私が就任した9年前は、いすみ鉄道の運転士さんのほとんどは吉野さんと同じ国鉄入社で、JRから出向に来ていただいているみなさん方でした。外部の人間は、そういう出向乗務員のことをいろいろ言う人がいますが、私は、彼らJRからの出向運転士さんにどれだけ助けてもらったか、その御恩は計り知れません。
彼らは鉄道を愛し、仕事を愛し、職場を愛していらっしゃる方々で、若輩者の私を可愛がってくれて、支えてくれたのは、他ならぬ彼らJRからの運転士さんたちだったのです。

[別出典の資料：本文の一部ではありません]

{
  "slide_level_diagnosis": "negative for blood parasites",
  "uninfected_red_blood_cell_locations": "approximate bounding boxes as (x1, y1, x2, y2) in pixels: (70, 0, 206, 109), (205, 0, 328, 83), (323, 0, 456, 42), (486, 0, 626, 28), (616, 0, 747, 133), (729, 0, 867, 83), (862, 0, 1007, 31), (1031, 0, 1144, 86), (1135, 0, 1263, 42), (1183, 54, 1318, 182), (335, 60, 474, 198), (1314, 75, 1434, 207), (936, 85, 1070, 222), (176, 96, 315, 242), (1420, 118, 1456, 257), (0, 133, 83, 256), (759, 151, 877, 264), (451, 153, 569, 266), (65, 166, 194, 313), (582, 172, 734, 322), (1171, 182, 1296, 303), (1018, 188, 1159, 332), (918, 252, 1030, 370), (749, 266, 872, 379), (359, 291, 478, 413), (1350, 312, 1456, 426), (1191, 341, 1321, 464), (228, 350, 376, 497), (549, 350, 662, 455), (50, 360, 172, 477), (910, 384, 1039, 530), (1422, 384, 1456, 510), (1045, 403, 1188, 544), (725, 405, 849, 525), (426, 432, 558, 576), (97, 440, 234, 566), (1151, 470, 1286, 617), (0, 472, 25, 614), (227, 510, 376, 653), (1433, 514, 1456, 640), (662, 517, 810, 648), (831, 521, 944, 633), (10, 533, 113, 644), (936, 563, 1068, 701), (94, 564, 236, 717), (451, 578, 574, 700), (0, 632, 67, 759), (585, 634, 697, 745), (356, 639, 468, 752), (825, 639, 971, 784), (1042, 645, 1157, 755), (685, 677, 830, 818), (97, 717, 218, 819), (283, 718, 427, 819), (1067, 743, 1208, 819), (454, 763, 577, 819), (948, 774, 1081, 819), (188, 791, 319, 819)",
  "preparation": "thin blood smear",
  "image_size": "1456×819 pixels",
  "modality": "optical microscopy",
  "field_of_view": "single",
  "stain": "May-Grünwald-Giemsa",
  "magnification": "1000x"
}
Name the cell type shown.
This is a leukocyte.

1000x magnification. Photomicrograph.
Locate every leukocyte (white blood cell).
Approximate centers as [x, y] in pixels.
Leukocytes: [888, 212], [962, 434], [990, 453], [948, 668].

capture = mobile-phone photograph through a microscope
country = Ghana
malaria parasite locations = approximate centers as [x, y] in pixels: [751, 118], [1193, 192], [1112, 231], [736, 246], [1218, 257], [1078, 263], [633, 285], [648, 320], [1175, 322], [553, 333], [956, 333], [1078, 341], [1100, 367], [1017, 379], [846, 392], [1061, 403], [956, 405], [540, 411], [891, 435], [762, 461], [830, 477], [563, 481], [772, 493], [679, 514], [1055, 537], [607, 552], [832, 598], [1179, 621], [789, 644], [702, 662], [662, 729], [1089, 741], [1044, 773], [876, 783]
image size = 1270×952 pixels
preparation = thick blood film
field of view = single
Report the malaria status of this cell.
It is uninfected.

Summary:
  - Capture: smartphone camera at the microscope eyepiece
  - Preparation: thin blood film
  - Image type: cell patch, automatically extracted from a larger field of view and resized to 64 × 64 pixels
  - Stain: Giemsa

前職の航空会社時代にも指導的な立場に就かせていただいて、いろいろ貴重な経験をさせていただきました。
そして、いすみ鉄道でもJRからの運転士の皆様方にいろいろと教えていただきました。
そういう経験をさせていただいて、私が今考えていること。
それは、「経営というのは人だ。」ということです。
もちろん会社ですから、お金は大切です。
でも、社会資本としての役割があるインフラ会社としては、やっぱり経営というのは人が大切だとあらためて思います。

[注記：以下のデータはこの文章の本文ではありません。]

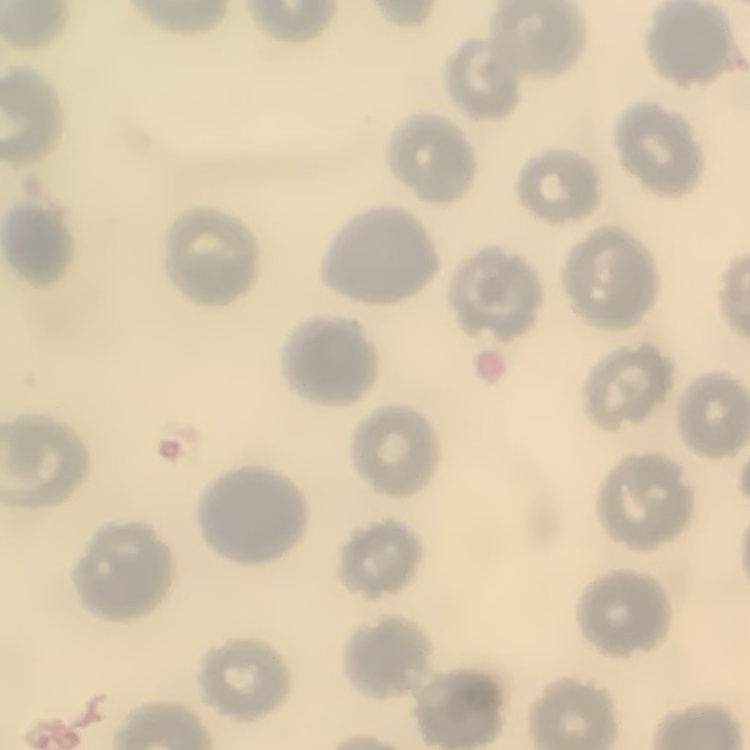 The erythrocytes exhibit no rouleaux formation. Square crop of a larger photomicrograph. Thin blood film. Stained with either Field's or Giemsa.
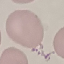 Malaria status: uninfected. Cell patch, automatically extracted from a larger field of view and resized to 64 × 64 pixels. Giemsa-stained preparation. Thin blood smear. Photographed with a smartphone camera at the microscope eyepiece.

個人商店のような家族経営であれば、そんなことは考えないかもしれません。
でも、チームでひとつのゴールに向かって行く仕事では、やはり中心となる重要なファクターは、人です。
大きな会社など、数年ごとに人事異動があるような内容の仕事だと、そんなことは考えないかもしれません。

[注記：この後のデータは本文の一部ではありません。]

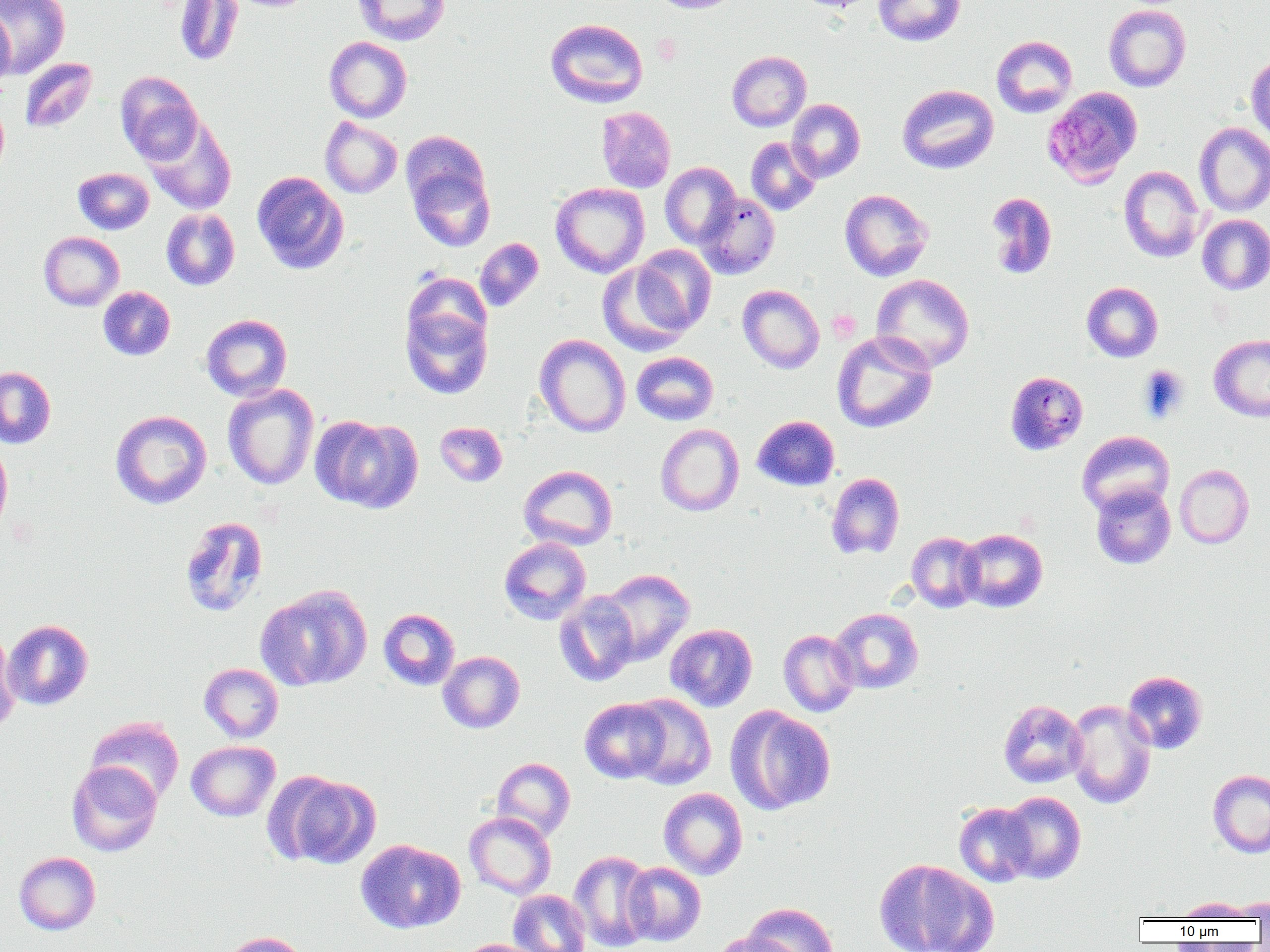
Approximate bounding boxes as (x1,y1)-(x2,y2) corner pairs in pixels. Platelet locations: (652,33)-(682,65), (828,310)-(861,343). Uninfected red blood cell locations: (1,0)-(70,77), (173,0)-(244,67), (352,0)-(450,45), (649,0)-(743,14), (873,0)-(965,46), (1103,4)-(1191,92), (0,9)-(15,94), (545,18)-(648,108), (991,35)-(1078,118), (324,36)-(412,122), (726,50)-(812,132), (1246,52)-(1270,146), (19,57)-(98,134), (115,71)-(204,166), (897,84)-(998,174), (0,99)-(9,182), (787,99)-(865,182), (596,106)-(675,193), (143,116)-(237,214), (320,117)-(402,198), (1194,123)-(1270,216), (745,137)-(821,216), (404,144)-(496,252), (660,162)-(741,248), (1118,165)-(1206,263), (73,167)-(154,234), (251,171)-(349,274), (550,182)-(650,278), (839,189)-(933,281), (985,192)-(1057,279), (695,193)-(780,279), (161,208)-(240,290), (1197,214)-(1270,295), (38,231)-(124,311), (474,238)-(544,311), (631,244)-(716,334), (597,262)-(692,355), (871,274)-(975,373), (1082,282)-(1163,362), (737,284)-(824,373), (98,286)-(175,361), (400,298)-(493,400), (201,314)-(292,401), (831,331)-(937,433), (534,334)-(631,437), (1209,335)-(1270,422), (631,352)-(719,425), (0,366)-(56,449), (1004,370)-(1088,455), (222,384)-(319,490), (110,410)-(212,509), (312,415)-(422,513), (752,415)-(840,491), (434,421)-(508,487), (655,424)-(744,516), (1077,431)-(1174,517), (0,437)-(13,539), (1175,464)-(1254,548), (518,465)-(617,550), (826,472)-(905,560), (1090,484)-(1176,569), (179,516)-(268,618), (957,528)-(1047,612), (906,532)-(984,612), (499,537)-(591,625), (599,568)-(694,665), (255,584)-(373,691), (554,591)-(639,686), (829,608)-(924,694), (378,609)-(460,690), (2,619)-(94,710), (665,623)-(758,711), (778,629)-(860,717), (0,631)-(19,736), (438,651)-(525,733), (199,663)-(284,742), (1122,671)-(1208,754), (625,694)-(716,789), (580,697)-(671,783), (998,699)-(1087,788), (1066,699)-(1156,809), (727,706)-(836,815), (85,716)-(184,806), (186,741)-(280,821), (492,757)-(575,841), (67,761)-(162,857), (1208,769)-(1270,858), (269,771)-(380,869), (658,787)-(748,879), (999,791)-(1086,883), (954,802)-(1037,886), (464,811)-(556,899), (355,839)-(465,934), (569,850)-(657,951), (14,851)-(101,935), (874,859)-(997,952), (623,862)-(706,946), (508,890)-(591,952), (1226,897)-(1270,920), (1176,898)-(1252,920), (743,902)-(839,952), (218,931)-(311,952), (710,932)-(796,952), (456,938)-(546,952). Plasmodium malariae-infected red blood cell locations: (1042,87)-(1143,188). Slide-level diagnosis: Plasmodium malariae. Image is 1270×952 pixels. Light microscopy. One field of a larger specimen. 1000x magnification. Thin blood smear.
State which parasite is depicted.
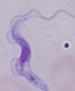

A trypanosome.

Micrograph. Captured at 1000x magnification.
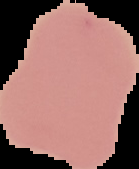
{
  "image_type": "segmented cell region on a black background",
  "image_size": "139×169 pixels",
  "preparation": "thin blood film",
  "result": "negative for Plasmodium parasites"
}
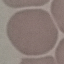

result = no malaria parasites seen
stain = Giemsa
preparation = thin smear
image type = cell patch, automatically extracted from a larger field of view and resized to 64 × 64 pixels
capture = smartphone through the microscope eyepiece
Look for Plasmodium parasites.
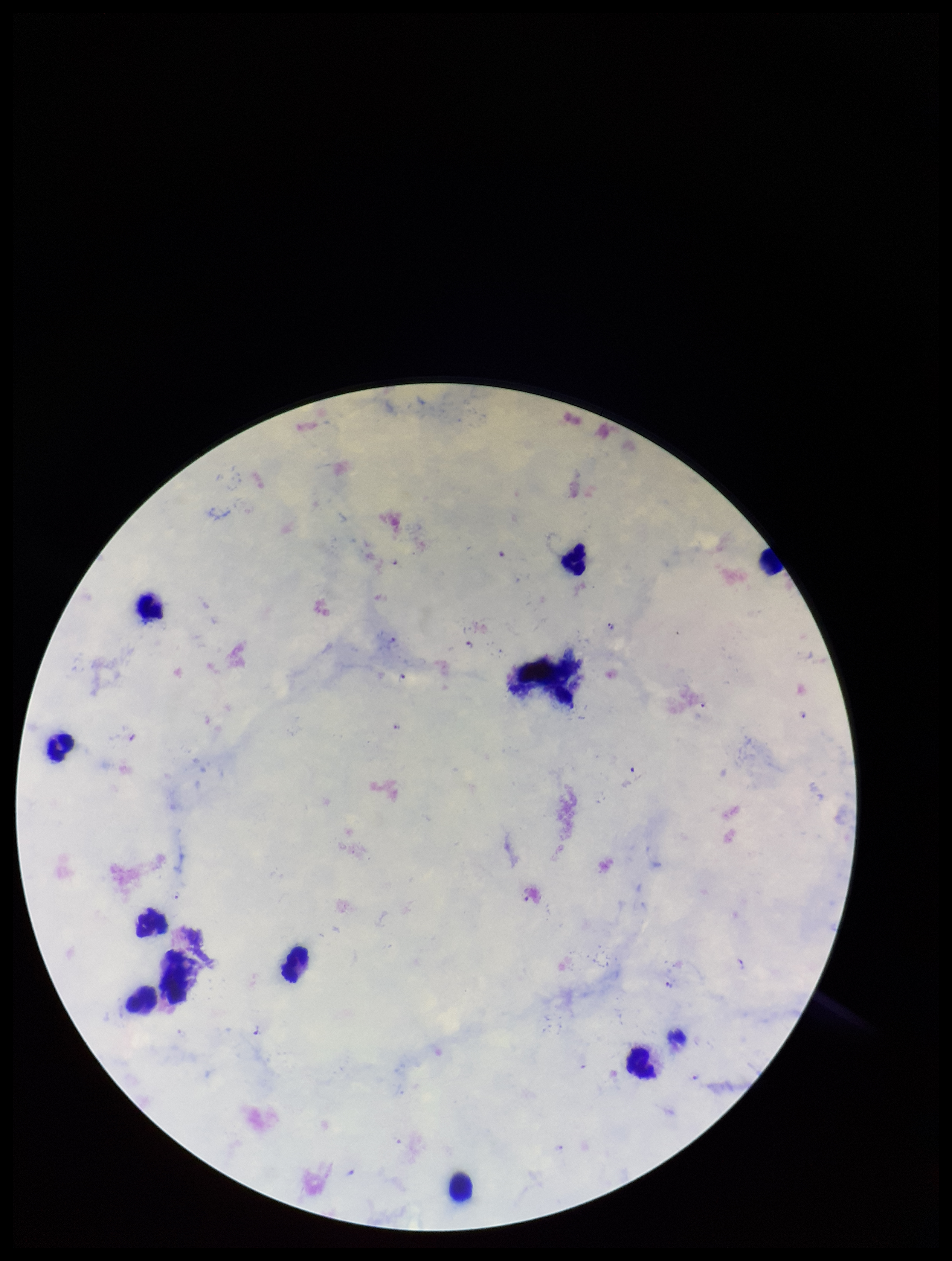

Detected.

leukocyte count = 11
capture = smartphone photograph through the microscope eyepiece
field of view = single
stain = Giemsa
patient malaria status = positive
species reported for this patient = Plasmodium falciparum
image size = 952×1261 pixels
parasite count = 5
preparation = thick smear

でも、お金ばかりを追いかけて、人をないがしろにする会社は、やはり社会的意義から見ると疑問が残りますね。
「そんなこと言ってるから、お前はいつまでたっても経営者として失格なんだ。」
そう言われるかもしれませんが、私はやっぱり、人を大切にすることを基本として、これからもやって行きたいと思います。
なぜなら、社員も、地域住民も、お客様も、皆様「人」だからです。
それを忘れるようなところに繁栄はありませんからね。
でもね、だからと言って全員が人財になれるというわけではありません。
人にだってピンからキリまでありますから。
勉強ができたとか、良い学校を出ているからとか、そういうことではありません。
自分で気づいて、自分で研鑽して、どういう世の中になっても、何があっても、「いざ鎌倉」の準備ができていることが大切であり、人材ならぬ「人財」というのは、そういう基本ができている人を育てて初めて出来上がるのですからね。
ということは、吉野さんたちに運転を習ったいすみ鉄道の運転士さんたちは、皆、人財だということなのです。
吉野さん、長い間の乗務員生活、お疲れ様でした。
そして、いすみ鉄道に多大なる貢献をしていただいたこと、心より感謝申し上げます。
ありがとうございました。
そして、これからもどうぞお元気でご活躍ください。